More wood and leather than you could physically fit in two 7 Series but note one little fib by Rolls’ claim of no visible BMW parts—that is an iDrive controller

The engineering beneath it was entirely contemporary. An aluminum spaceframe, immense structural rigidity, a 6.75-liter BMW-designed V12, and performance that would have been remarkable even in a much smaller car made the Phantom more than an exercise in brand theater. It was BMW proving that its understanding of modern flagship engineering could operate at the absolute top of the market without losing the character of the marque it had inherited.

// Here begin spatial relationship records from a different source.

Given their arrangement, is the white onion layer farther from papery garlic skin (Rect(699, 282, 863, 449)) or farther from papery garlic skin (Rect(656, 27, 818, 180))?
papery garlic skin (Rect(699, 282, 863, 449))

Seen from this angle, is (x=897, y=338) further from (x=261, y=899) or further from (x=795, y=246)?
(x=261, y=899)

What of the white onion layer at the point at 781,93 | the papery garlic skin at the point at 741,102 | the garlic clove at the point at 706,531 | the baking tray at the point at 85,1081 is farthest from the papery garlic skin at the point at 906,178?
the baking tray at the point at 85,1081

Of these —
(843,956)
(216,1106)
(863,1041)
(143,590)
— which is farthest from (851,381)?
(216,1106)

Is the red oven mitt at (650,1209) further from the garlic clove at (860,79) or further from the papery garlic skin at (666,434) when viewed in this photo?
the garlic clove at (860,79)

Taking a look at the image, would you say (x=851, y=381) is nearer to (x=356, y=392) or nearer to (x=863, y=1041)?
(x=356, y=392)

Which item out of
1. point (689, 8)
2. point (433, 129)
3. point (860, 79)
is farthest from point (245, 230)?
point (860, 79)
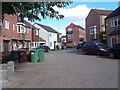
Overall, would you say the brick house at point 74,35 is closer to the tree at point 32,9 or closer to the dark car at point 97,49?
the dark car at point 97,49

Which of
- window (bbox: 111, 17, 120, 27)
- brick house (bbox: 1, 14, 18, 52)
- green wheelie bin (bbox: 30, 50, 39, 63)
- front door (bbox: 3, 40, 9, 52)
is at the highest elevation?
window (bbox: 111, 17, 120, 27)

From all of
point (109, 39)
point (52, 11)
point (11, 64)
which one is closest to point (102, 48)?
point (109, 39)

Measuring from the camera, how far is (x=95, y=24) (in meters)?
38.8

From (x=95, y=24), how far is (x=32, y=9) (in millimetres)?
32595

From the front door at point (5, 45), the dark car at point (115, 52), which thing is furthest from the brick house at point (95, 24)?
the front door at point (5, 45)

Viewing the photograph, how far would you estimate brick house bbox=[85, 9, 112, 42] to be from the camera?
1454 inches

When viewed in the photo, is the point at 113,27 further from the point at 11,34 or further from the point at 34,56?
the point at 34,56

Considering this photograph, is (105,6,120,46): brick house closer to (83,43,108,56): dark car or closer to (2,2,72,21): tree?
(83,43,108,56): dark car

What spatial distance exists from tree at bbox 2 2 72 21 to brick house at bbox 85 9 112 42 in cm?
2831

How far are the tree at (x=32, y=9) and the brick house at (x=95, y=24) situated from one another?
28.3m

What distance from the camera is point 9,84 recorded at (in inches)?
238

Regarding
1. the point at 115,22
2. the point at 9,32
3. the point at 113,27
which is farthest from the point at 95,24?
the point at 9,32

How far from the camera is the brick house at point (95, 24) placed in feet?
121

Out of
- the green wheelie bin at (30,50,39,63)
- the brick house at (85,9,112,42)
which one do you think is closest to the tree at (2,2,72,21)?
the green wheelie bin at (30,50,39,63)
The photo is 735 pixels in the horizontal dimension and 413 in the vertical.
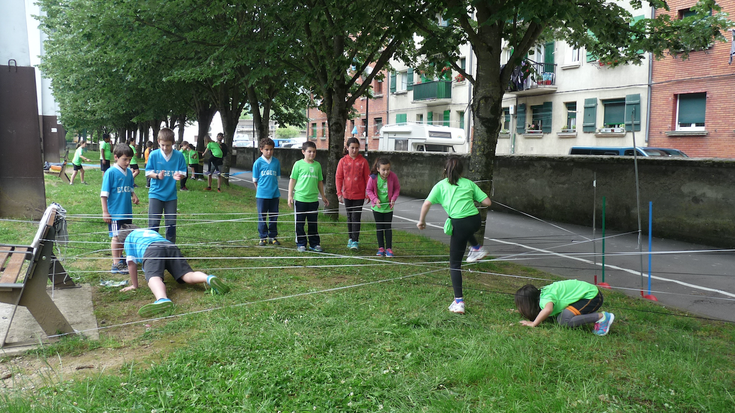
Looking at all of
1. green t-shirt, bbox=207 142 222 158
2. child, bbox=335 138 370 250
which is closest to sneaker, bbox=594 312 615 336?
child, bbox=335 138 370 250

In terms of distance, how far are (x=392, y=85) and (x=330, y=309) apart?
125 feet

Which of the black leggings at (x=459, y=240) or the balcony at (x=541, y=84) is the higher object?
the balcony at (x=541, y=84)

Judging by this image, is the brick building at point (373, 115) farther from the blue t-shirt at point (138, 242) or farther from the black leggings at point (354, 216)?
the blue t-shirt at point (138, 242)

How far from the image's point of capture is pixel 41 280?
4523mm

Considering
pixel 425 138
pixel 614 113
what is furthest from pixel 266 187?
pixel 614 113

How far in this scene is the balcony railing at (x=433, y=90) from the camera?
117 feet

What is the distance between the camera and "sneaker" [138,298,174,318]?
5137mm

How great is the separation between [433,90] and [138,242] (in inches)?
1256

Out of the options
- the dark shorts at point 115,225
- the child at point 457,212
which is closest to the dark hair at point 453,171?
the child at point 457,212

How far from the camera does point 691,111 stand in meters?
23.8

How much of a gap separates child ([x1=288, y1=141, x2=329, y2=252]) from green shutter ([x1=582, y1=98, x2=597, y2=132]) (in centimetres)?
2207

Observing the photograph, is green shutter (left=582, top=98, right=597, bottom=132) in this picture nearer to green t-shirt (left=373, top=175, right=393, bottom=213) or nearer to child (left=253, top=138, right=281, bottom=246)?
green t-shirt (left=373, top=175, right=393, bottom=213)

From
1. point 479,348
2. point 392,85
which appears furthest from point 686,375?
point 392,85

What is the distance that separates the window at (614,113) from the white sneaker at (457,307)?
77.3ft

The Rolls-Royce Ghost Series II pictured here shares not just its V12 engine, but its platform with the F02 760Li, as did the Series I

The Phantom’s success gave BMW a template. Extended-wheelbase Phantoms, coupes, convertibles, then the smaller Ghost followed, and every one drew on BMW powertrain expertise. The Ghost, Wraith, and Dawn carried BMW-derived twin-turbo V12s. The later Phantom VIII and Cullinan moved to a new aluminum architecture co-developed within BMW Group. Rolls-Royce’s modern revival was British in image and execution, but Bavarian in the places that mattered most.

Rolls-Royce Phantom influence can be seen in the unconventionally-styled 2023–present G70 7 Series

That integration is the real story. Under BMW, Rolls-Royce grew without becoming diluted. Production methods modernized. Sales expanded. Electric development entered the plan. Yet the brand’s essential exclusivity remained intact. That is rarer managerial work than most acquisition decks ever imagine.

N74 V12 in a Rolls-Royce Dawn “Black Badge” model

The BMW V12 and the Rolls-Royce/Bentley split now read as a single case study in how power shifts inside the luxury car industry. Rolls-Royce once built engines others revered. By the late 1990s it needed an engine from BMW. In the 21st century, BMW engines not only powered Rolls-Royces but helped define the modern standards of refinement those cars were expected to meet. Bentley, meanwhile, reestablished itself on a different path under Volkswagen. Both brands survived. Both were reshaped. BMW, more than anyone else, forced the issue.

In the end, Rolls-Royce and Bentley emerged stronger precisely because they stopped pretending to be the same sort of company. Rolls-Royce became the modern standard for ultra-luxury again, this time with BMW engineering beneath the ceremony. Bentley became the faster, louder, more extroverted house. The late-1990s struggle over Crewe and the double-R did not just rearrange corporate ownership. It rearranged the logic of British luxury motoring for the next generation.